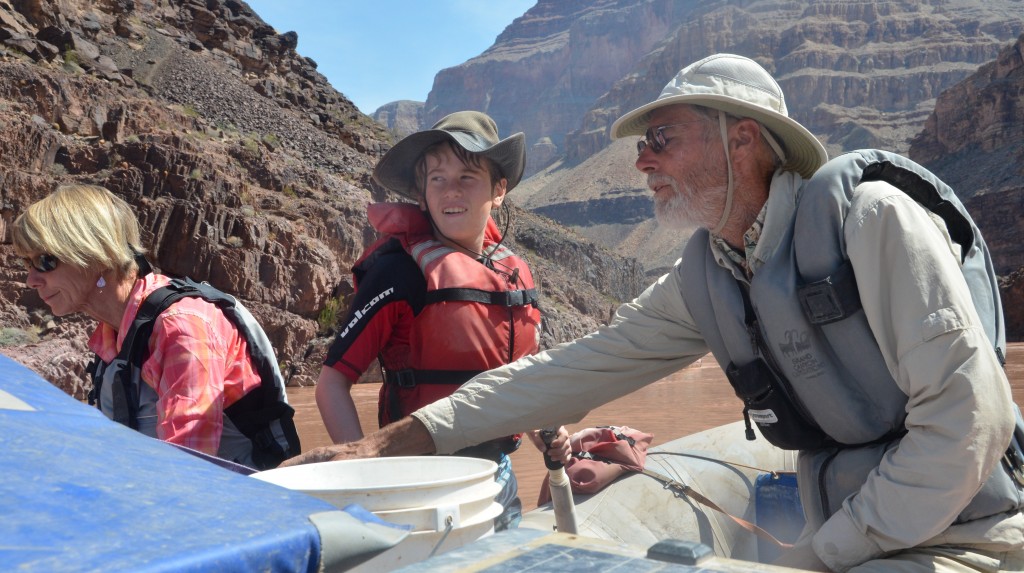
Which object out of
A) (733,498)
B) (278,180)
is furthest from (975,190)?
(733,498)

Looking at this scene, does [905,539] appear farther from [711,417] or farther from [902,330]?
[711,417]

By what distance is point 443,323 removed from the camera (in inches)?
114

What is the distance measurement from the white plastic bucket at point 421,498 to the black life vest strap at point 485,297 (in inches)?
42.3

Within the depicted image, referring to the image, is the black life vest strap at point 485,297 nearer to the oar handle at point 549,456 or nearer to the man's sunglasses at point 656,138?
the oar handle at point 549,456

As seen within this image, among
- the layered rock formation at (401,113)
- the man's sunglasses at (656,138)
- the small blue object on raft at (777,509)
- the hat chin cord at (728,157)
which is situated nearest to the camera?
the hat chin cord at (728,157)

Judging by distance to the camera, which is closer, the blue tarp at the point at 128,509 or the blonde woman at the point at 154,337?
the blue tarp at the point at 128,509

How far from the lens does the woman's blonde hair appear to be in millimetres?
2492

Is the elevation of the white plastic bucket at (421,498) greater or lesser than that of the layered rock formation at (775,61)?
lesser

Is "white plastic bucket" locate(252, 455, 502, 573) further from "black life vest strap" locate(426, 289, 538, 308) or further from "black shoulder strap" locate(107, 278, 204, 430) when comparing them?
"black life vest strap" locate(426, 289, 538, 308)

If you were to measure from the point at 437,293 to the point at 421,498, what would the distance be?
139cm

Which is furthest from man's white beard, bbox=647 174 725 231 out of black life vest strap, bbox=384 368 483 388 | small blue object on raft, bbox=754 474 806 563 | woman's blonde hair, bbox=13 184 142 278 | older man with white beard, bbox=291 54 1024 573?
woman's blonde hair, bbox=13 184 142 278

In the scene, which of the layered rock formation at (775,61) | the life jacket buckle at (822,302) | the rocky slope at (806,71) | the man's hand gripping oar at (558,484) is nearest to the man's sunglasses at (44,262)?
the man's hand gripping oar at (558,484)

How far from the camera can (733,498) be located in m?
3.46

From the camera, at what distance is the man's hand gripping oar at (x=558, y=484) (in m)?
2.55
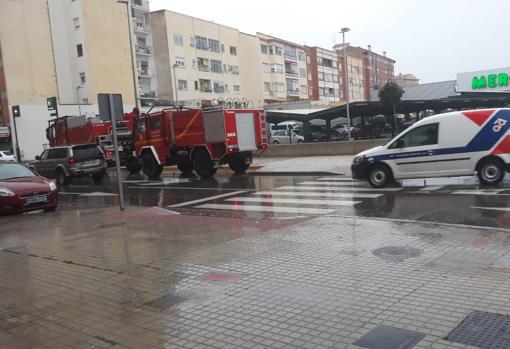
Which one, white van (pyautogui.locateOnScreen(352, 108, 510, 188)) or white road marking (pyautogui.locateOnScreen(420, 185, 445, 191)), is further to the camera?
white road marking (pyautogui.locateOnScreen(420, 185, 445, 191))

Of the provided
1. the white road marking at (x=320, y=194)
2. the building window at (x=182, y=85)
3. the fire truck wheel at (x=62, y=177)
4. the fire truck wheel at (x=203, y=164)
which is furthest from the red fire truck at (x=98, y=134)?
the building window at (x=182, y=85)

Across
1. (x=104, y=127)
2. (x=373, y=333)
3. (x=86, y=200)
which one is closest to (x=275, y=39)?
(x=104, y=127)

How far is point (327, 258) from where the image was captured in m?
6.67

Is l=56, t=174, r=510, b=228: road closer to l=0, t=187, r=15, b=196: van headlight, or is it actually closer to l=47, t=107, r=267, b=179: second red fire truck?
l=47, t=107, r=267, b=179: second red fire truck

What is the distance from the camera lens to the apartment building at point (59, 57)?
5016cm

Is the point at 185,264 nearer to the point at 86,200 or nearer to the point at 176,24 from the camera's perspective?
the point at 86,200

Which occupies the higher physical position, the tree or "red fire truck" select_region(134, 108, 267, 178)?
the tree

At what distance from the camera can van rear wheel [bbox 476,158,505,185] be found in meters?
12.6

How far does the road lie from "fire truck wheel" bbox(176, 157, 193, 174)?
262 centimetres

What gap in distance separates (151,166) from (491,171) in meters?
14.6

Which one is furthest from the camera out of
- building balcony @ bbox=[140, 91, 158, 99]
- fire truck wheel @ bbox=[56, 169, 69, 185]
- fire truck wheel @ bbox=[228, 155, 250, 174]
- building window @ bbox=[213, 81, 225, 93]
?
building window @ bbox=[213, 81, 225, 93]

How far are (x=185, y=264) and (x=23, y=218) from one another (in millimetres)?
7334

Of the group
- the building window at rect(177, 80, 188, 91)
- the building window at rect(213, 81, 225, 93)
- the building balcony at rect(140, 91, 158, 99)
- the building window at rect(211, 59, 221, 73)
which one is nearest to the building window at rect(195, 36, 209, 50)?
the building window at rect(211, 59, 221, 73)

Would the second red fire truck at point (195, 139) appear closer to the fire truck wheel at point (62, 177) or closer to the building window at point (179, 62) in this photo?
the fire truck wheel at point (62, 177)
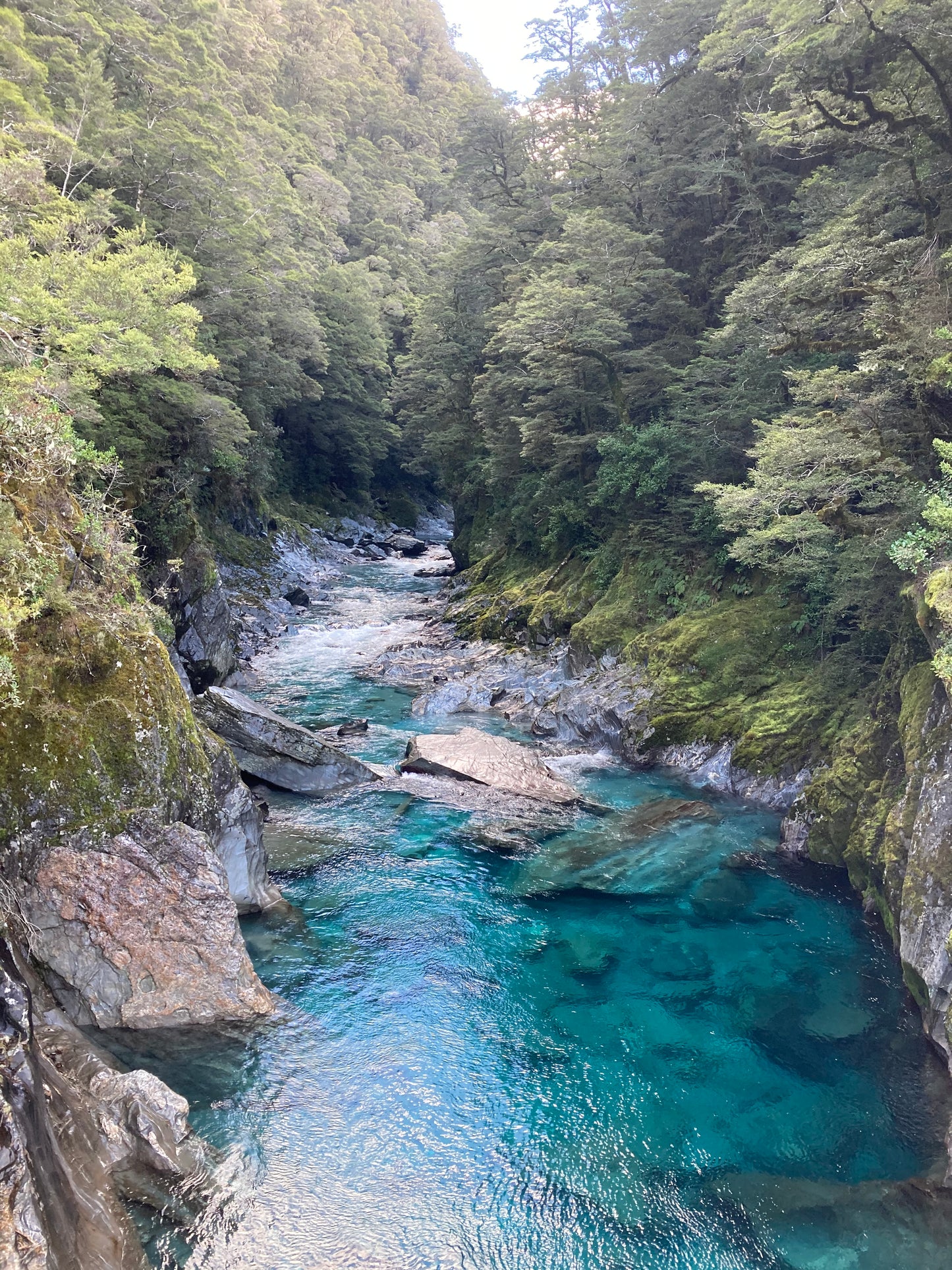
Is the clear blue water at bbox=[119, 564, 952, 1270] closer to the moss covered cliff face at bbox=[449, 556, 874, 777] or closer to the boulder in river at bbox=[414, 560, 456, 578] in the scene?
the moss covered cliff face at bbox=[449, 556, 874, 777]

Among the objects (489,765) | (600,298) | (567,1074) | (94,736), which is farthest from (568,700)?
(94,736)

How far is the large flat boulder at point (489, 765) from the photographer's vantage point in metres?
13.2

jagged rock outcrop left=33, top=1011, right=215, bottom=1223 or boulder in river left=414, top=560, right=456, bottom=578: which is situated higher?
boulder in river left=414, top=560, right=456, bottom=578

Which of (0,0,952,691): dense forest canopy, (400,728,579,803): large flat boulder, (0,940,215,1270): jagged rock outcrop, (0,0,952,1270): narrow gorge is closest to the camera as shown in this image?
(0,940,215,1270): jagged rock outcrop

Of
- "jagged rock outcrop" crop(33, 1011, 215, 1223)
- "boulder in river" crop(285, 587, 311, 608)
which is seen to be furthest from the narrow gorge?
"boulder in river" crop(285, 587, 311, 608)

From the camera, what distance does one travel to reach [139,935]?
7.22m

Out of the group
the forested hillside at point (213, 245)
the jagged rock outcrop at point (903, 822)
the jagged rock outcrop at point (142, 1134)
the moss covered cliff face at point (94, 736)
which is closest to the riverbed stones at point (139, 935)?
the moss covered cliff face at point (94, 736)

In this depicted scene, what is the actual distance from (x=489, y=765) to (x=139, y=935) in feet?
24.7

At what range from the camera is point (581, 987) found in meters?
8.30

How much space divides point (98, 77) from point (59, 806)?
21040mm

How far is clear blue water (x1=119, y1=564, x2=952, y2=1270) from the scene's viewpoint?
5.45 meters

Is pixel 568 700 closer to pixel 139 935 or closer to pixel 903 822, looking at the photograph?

==============================

Convert the lines of the records into a numbered list with blank lines omitted, starting at the line containing "At what range" and ending at the last line of the records.

*Reply*
1. At what range from the camera is point (581, 987) found in meters?
2. 8.30
3. How much space divides point (98, 77) from point (59, 806)?
4. 21040mm
5. How far is clear blue water (x1=119, y1=564, x2=952, y2=1270) from the scene's viewpoint?
6. 5.45 meters
7. Is pixel 568 700 closer to pixel 139 935 or closer to pixel 903 822, looking at the photograph?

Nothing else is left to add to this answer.